Grants under the program can go to a wide variety of early childhood care providers, including private and public programs, before- and after-school, nursery school, church day care, summer camps and facilities that provide care to those with intellectual and developmental disabilities. Grants range from $3,000 to $200,000, although priority will be given to smaller grant applications.

Grants can be used to construct or remodel an on-site childcare center or one adjacent to a private employer that provides childcare to employees.

The bill now moves to the House.

Representative Rod Pelton of Cheyenne Wells was among a group of House Republican lawmakers who scored a victory for farmers on a bill setting up a natural disaster mitigation enterprise, a type of State-run business.

House Bill 1208 as introduced would have levied a fee on insurance equal to $1.25 for each $1,000 of total premiums for policies covering specified property or risks in the State. That included crop insurance. The enterprise would pay for grants to local governments to set up resilience and natural disaster mitigation measures.

No one argues the importance of natural disaster mitigation, said Rep. Richard Holtorf, R-Akron. But the fee will just be passed along to the consumer, he argued.

“If you’re in the ag business, there’s some expensive insurance policies and this will add to it,” said Rep. Marc Catlin, R-Delta. Most farms have a million dollars’ worth of crops and crop insurance is one of the things that protect the farmer’s crops, he explained. That kind of fee could stop someone from buying crop insurance, which farmers buy to stay in business.

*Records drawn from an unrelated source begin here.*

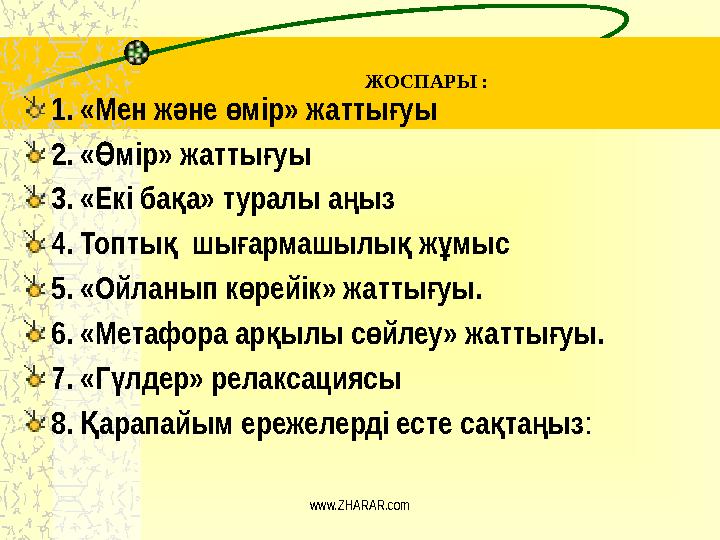 ЖОСПАРЫ : www.ZHARAR.com1. «Мен ж не мір» жатты уыә ө ғ 2. « мір» жатты уы Ө ғ 3. «Екі ба а» туралы а ыз қ ң 4. Топты шы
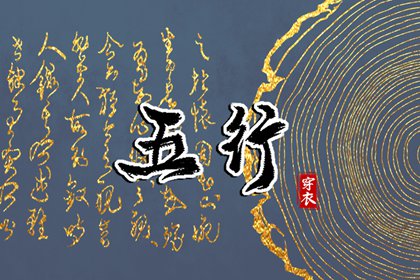 黄历择吉,择吉老黄历皇历,择吉皇历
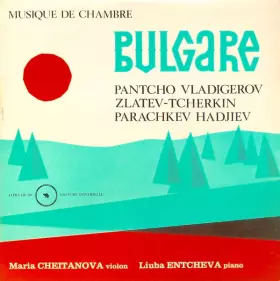 Couverture du produit · Musique De Chambre Bulgare
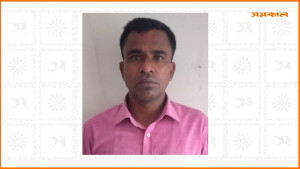 ঘুষ চেয়ে জেল হাজতে গেলেন ‘ভুয়া’ পুলিশ সদস্য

Rep. Lisa Cutter, D-Littleton, said the bill as amended would amount to $2 per policy per year, calling it negligible. 

“There’s an attack on agriculture, on the producers on the land,” over the past two years, Pelton said. “The overall push from this building is to harm agriculture. Everytime you raise their costs, they have to pass it on, especially farms that run on slim margins.”

Democrats agree to exempt multiple peril crop insurance from the bill. House Bill 1208 passed the House on a party-line vote on May 12.

The Senate Agriculture and Natural Resources Committee on May 13 approved a Sonnenberg-sponsored bill that sets up an agriculture and drought resiliency fund, part of the state’s $800 million stimulus package. Senate Bill 234 sends $3 million to the Department of Natural Resources. Ninety percent of Colorado’s counties are in drought, said co-sponsor Sen. Sonya Jaquez Lewis, a Longmont Democrat. 

SB 234 sets up a hay bank for farmers and ranchers in times of drought, financial assistance to transport hay or livestock feeds from out-of-state, recovery of grazing lands following devastation from wildfires and technical assistance to producers so they can prepare for drought conditions in the future.

The funds must be spent Sept. 1, 2022. The bill is now awaiting action from the Senate Appropriations Committee.

A companion measure, House Bill 1242, also approved on May 13, sets up the ag and drought resiliency office at the ag department. 

Another $5 million could head to the Department of Agriculture in another stimulus bill, Senate Bill 235, also approved by the ag committee on May 13. 

The first $3 million would go to renewable energy and energy efficiency programs already in existence. The last $2 million would go for voluntary soil health programs, also in the ag department. 

The voluntary soil health program money would fund grants for soil health activities, systems for monitoring the environmental or economic benefits of soil health practices, a State soil health inventory and platform and soil health testing programs.

SB 235 also is now awaiting action from the Senate Appropriations Committee.

Finally, the School Finance Act, Senate Bill 268, won approval from the Senate on Monday. The bill allots an average of $7,225.28 per student, a 2 percent increase over the base amount in the 2020-21 school year. The bill also restores funding cut in 2020-21 for the ninth-grade success program, accelerated college opportunity grants and grants for automatic enrollment in advanced placement courses.